Stadtansicht von Kyjiw

Ukraine

Reem Alabali Radovan, Bundesministerin für wirtschaftliche Zusammenarbeit und Entwicklung
Seit mehr als vier Jahren kämpft die Ukraine für ihre Freiheit, für Demokratie, aber auch für unsere Sicherheit, für Europa. Deutschland steht solidarisch an der Seite der Ukraine. Auf unsere Unterstützung ist Verlass.
Reem Alabali Radovan Bundesministerin für wirtschaftliche Zusammenarbeit und Entwicklung

Die russische Invasion vom 24. Februar 2022 hat den Ukrainerinnen und Ukrainern unermessliches Leid zugefügt und die friedliche Ordnung in Europa erschüttert. Der russische Angriff war und ist auch ein Angriff gegen die geltende Weltordnung, gegen das Völkerrecht. Die Ukraine verteidigt ihr Land und gleichzeitig auch die Sicherheit in Europa. Das Engagement des BMZ stärkt die Widerstandskraft der Ukraine und unterstützt dabei, die Folgen des Krieges zu abfedern und gemeinsam den Wiederaufbau zu gestalten.

Foto von einem Kran.

Pressemitteilung Neue Initiative zum Wiederaufbau der ukrainischen Industrie gestartet Interner Link

14. April 2026 |

Entwicklungsministerin Alabali Radovan betonte die Chancen für die deutsche Wirtschaft: „Russland greift seit Jahren gezielt auch die industrielle Infrastruktur der Ukraine an.“ (...)

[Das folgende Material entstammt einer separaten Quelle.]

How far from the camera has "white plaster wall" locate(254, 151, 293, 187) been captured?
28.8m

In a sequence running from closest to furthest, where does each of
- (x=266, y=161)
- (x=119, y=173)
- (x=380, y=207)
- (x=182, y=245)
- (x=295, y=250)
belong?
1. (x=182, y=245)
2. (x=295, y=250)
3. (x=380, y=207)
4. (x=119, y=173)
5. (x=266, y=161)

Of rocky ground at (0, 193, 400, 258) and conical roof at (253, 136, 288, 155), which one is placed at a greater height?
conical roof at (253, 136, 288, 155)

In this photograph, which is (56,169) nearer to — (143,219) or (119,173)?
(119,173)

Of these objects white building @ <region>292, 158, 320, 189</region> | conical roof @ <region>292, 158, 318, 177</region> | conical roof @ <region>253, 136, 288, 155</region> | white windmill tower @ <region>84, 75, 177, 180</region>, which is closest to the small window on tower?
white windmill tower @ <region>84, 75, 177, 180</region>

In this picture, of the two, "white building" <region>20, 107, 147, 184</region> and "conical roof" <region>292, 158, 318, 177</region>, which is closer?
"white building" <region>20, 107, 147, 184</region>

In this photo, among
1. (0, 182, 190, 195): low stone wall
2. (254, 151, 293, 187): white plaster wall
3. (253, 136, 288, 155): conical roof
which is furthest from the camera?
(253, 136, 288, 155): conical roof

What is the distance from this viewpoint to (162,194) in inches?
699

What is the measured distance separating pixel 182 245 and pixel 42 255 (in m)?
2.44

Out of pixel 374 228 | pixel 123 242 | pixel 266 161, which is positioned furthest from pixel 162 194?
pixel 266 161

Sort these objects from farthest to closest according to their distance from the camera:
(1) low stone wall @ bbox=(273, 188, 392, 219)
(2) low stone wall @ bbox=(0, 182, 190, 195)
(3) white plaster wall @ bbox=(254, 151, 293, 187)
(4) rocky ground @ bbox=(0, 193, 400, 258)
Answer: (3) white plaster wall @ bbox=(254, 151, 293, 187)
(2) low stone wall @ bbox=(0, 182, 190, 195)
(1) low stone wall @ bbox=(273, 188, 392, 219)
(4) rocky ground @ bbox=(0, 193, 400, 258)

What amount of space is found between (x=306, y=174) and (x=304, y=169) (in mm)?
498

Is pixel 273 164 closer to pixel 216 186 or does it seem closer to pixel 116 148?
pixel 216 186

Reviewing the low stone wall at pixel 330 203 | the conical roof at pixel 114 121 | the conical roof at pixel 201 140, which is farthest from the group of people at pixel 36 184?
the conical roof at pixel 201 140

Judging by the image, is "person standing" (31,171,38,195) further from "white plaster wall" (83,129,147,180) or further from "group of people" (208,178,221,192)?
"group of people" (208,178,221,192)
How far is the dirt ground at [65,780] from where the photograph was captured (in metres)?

Die Bundesregierung hat sich deswegen dazu verpflichtet, der Ukraine umfassend beiseitezustehen und bei den deutsch-ukrainischen Regierungskonsultationen im April 2026 die Zusammenarbeit zu einer strategischen Partnerschaft (Externer Link) aufgewertet. Dazu gehört neben dem militärischem auch ziviles Engagement. Denn die Ukraine braucht nicht nur Waffen, sondern auch Elektrizität, ein funktionierendes Gesundheitswesen, Bildung und Wirtschaftskraft. Nur so kann sie widerstandsfähig im Krieg und stark im Wiederaufbau sein.

Dabei unterstützt die deutsche Entwicklungspolitik. Sie arbeitet für

  • eine wirtschaftlich starke Ukraine mit transparenten Regierungsstrukturen,
  • eine starke demokratische ukrainische Gesellschaft, die die Schrecken des Kriegs bewältigen kann,
  • eine Ukraine als Teil von Europa mit einer EU-Beitrittsperspektive.

Das Engagement kommt in erster Linie den Ukrainerinnen und Ukrainern zugute, aber zugleich auch Europa und Deutschland, denn die Ukraine verteidigt unsere Weltordnung und die Sicherheit in Europa. Als gefestigtes Land kann die Ukraine Rückkehrenden wieder eine Heimat bieten sowie ein Wirtschaftsmotor und starker Handelspartner werden.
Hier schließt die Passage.